Table of Contents Author Guidelines Submit a Manuscript
Journal of Nanomaterials
Volume 2014, Article ID 967295, 8 pages
Research Article

Coaxial Electrospinning with Mixed Solvents: From Flat to Round Eudragit L100 Nanofibers for Better Colon-Targeted Sustained Drug Release Profiles

1School of Materials Science & Engineering, University of Shanghai for Science and Technology, 516 Jungong Road, Yangpu District, Shanghai 200093, China
2School of Environment and Architecture, University of Shanghai for Science and Technology, Shanghai 200093, China

Received 6 December 2013; Revised 26 January 2014; Accepted 4 March 2014; Published 27 March 2014

Academic Editor: Aihua He

Copyright © 2014 Deng-Guang Yu et al. This is an open access article distributed under the Creative Commons Attribution License, which permits unrestricted use, distribution, and reproduction in any medium, provided the original work is properly cited.

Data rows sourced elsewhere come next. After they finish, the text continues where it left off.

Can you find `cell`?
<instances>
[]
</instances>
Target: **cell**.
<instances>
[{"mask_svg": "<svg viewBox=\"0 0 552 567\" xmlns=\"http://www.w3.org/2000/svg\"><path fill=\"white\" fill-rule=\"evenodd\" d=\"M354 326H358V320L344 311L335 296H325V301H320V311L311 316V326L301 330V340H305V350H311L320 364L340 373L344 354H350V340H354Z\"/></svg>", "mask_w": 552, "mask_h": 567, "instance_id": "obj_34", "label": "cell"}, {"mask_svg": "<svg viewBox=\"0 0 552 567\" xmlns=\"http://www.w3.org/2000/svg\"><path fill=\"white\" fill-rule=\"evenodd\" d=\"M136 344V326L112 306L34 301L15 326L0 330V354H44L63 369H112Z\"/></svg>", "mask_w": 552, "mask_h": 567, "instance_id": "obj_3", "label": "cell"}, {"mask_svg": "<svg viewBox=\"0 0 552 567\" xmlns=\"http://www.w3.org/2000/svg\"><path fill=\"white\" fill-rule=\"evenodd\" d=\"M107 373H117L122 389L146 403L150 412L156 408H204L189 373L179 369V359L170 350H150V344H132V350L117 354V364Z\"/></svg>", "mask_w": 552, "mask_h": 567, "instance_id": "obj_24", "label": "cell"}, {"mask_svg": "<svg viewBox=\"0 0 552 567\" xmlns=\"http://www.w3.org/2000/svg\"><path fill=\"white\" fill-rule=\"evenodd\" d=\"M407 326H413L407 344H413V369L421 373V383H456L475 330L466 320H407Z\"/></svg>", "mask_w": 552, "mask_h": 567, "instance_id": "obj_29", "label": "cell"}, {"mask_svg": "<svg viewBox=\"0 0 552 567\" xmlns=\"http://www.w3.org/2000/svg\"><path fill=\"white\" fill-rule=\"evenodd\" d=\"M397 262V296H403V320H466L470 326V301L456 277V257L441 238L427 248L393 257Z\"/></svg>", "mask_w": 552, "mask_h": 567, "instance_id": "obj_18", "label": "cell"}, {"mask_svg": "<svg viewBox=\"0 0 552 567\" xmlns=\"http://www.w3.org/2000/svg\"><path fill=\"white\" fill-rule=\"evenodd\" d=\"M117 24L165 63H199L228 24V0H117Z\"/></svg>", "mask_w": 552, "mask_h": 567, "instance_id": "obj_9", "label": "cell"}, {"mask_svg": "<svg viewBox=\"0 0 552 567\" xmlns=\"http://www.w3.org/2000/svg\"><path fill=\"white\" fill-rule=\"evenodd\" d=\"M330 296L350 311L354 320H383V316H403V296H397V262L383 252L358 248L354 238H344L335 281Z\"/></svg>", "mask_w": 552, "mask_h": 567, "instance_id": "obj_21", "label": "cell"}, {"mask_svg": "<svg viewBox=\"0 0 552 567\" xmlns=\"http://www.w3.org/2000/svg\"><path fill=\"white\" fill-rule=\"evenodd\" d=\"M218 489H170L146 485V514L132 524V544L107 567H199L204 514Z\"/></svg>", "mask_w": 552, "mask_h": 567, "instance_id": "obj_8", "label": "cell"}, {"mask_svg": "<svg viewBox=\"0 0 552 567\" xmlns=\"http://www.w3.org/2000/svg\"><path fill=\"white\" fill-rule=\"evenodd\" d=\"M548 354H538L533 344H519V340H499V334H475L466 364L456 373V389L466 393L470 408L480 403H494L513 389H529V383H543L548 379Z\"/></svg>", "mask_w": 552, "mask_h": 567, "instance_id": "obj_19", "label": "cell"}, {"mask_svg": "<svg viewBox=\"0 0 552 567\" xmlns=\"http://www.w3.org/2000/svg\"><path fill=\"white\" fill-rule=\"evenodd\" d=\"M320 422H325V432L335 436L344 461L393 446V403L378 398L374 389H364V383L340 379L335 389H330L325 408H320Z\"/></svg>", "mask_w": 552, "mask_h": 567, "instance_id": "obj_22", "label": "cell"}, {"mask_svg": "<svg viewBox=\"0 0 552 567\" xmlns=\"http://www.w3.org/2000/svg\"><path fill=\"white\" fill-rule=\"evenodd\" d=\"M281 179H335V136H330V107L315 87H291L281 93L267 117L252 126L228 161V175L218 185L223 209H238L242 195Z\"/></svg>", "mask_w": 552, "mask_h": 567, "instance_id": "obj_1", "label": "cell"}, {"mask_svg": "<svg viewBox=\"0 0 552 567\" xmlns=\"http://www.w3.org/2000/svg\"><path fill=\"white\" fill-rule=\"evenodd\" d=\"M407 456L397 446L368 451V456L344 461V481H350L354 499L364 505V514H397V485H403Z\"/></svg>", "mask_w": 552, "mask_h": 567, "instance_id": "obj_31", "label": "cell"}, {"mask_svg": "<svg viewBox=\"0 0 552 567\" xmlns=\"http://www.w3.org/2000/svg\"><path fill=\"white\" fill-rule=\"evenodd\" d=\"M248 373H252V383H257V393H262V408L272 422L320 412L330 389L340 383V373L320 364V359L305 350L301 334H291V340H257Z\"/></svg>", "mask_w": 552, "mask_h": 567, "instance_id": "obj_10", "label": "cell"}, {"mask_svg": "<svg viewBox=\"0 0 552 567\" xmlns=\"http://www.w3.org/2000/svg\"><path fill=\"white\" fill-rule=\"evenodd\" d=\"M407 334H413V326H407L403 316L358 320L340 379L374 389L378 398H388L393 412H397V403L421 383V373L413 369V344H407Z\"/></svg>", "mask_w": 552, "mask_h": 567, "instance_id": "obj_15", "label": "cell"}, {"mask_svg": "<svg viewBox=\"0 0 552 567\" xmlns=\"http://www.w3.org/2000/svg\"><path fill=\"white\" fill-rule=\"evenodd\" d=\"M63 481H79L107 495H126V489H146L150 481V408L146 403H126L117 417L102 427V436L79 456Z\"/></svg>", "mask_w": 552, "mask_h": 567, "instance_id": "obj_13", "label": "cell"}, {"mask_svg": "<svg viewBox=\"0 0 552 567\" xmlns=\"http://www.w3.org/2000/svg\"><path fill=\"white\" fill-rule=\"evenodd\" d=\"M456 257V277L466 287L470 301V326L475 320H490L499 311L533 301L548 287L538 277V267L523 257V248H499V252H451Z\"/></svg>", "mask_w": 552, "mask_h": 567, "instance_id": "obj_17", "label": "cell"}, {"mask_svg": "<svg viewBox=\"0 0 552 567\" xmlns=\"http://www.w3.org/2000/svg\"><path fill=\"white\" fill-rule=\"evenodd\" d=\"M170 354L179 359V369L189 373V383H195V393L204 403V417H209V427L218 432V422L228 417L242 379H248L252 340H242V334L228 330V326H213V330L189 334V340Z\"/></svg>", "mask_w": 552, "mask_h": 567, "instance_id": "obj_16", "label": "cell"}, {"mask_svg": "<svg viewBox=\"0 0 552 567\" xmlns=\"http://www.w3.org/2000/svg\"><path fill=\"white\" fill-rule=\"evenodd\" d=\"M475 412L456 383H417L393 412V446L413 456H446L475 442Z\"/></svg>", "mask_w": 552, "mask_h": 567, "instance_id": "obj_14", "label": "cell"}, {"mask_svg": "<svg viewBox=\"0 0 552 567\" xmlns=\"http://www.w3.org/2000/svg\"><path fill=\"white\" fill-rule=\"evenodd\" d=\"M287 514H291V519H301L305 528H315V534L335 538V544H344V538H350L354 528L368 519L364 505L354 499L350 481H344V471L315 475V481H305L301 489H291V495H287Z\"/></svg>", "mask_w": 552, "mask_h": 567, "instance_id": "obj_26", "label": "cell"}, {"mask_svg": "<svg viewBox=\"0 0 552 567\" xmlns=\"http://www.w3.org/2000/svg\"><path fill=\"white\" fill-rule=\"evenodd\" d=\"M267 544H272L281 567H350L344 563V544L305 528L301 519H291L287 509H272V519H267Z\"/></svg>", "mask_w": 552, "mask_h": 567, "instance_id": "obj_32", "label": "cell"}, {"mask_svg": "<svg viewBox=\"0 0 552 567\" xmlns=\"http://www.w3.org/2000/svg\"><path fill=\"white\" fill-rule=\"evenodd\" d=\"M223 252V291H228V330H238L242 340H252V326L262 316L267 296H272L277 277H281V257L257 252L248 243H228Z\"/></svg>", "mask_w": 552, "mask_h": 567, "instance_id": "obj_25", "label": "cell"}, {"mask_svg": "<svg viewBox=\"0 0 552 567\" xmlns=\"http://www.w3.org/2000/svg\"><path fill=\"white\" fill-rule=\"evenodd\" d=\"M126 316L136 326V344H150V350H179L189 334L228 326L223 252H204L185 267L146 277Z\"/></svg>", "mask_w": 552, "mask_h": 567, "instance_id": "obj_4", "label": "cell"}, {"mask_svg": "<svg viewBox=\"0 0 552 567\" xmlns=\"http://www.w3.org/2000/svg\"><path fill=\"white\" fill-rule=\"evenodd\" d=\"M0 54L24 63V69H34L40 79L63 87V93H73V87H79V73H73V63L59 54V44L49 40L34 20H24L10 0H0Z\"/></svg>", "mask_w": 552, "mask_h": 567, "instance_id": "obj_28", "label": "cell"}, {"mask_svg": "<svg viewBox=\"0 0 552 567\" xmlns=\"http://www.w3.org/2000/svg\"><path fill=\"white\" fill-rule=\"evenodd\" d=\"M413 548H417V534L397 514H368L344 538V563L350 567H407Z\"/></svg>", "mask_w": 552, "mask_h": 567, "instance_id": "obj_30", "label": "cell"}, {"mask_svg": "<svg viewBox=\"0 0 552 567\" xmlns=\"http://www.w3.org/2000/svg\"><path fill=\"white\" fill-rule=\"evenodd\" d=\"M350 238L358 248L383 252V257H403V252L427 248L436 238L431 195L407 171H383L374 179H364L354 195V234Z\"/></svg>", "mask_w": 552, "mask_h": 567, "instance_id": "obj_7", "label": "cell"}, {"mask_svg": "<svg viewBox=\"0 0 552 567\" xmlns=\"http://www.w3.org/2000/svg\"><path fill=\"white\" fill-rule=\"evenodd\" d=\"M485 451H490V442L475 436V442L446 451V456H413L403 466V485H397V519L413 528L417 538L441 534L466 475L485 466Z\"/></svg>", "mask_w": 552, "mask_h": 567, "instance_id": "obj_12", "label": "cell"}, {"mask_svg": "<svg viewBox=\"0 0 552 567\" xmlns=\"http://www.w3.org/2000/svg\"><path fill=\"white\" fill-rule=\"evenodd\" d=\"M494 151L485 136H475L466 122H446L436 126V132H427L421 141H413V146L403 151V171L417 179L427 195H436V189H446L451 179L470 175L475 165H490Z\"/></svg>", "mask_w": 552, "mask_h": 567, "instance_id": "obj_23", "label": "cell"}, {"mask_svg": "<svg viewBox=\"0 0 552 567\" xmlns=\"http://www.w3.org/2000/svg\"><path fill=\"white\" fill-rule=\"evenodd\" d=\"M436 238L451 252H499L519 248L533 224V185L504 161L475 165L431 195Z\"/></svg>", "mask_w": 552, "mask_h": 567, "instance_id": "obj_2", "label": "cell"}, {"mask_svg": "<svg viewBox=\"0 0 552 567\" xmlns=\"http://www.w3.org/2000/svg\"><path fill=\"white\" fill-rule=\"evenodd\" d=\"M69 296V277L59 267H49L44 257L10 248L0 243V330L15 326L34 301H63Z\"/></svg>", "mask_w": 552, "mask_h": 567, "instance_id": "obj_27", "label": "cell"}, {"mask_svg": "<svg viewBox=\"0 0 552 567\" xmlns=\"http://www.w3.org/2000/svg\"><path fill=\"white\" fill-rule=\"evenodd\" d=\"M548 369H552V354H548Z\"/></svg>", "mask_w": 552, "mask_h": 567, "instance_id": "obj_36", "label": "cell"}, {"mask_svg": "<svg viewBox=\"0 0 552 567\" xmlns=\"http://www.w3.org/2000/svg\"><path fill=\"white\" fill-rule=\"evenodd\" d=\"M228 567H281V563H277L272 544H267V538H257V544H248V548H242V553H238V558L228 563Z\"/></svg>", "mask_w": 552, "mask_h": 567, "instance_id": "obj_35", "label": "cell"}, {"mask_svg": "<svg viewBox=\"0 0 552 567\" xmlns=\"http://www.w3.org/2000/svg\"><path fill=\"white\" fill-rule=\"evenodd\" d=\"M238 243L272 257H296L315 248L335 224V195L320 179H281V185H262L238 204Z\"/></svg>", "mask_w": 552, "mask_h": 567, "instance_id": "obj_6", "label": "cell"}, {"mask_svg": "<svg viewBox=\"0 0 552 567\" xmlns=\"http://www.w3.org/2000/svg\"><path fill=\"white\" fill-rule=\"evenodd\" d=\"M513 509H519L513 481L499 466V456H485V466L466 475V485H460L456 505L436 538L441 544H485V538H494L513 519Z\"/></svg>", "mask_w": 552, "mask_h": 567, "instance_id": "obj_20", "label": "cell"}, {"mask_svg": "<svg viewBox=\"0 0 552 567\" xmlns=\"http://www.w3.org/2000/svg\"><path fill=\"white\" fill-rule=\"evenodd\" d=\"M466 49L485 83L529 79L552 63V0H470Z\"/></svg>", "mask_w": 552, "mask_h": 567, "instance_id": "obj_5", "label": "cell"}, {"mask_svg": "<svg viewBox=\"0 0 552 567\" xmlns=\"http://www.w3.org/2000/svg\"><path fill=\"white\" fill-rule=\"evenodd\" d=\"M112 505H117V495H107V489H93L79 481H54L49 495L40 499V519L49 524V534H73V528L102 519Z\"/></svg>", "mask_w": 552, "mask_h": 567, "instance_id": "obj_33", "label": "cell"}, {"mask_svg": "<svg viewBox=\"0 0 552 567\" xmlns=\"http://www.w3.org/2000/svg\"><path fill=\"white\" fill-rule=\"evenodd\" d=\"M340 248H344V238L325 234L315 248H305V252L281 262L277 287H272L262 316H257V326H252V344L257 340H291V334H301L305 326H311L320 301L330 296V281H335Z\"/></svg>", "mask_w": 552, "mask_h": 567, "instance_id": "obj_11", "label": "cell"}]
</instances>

A modified coaxial electrospinning process was developed for creating drug-loaded composite nanofibers. Using a mixed solvent of ethanol and N,N-dimethylacetamide as a sheath fluid, the electrospinning of a codissolving solution of diclofenac sodium (DS) and Eudragit L100 (EL100) could run smoothly and continuously without any clogging. A series of analyses were undertaken to characterize the resultant nanofibers from both the modified coaxial process and a one-fluid electrospinning in terms of their morphology, physical form of the components, and their functional performance. Compared with those from the one-fluid electrospinning, the DS-loaded EL100 fibers from the modified coaxial process were rounder and smoother and possessed higher quality in terms of diameter and distribution with the DS existing in the EL100 matrix in an amorphous state; they also provided a better colon-targeted sustained drug release profile with a longer release time period. The modified coaxial process not only can smooth the electrospinning process to prevent clogging of spinneret, but also is a useful tool to tailor the shape of electrospun nanofibers and thus endow them improved functions.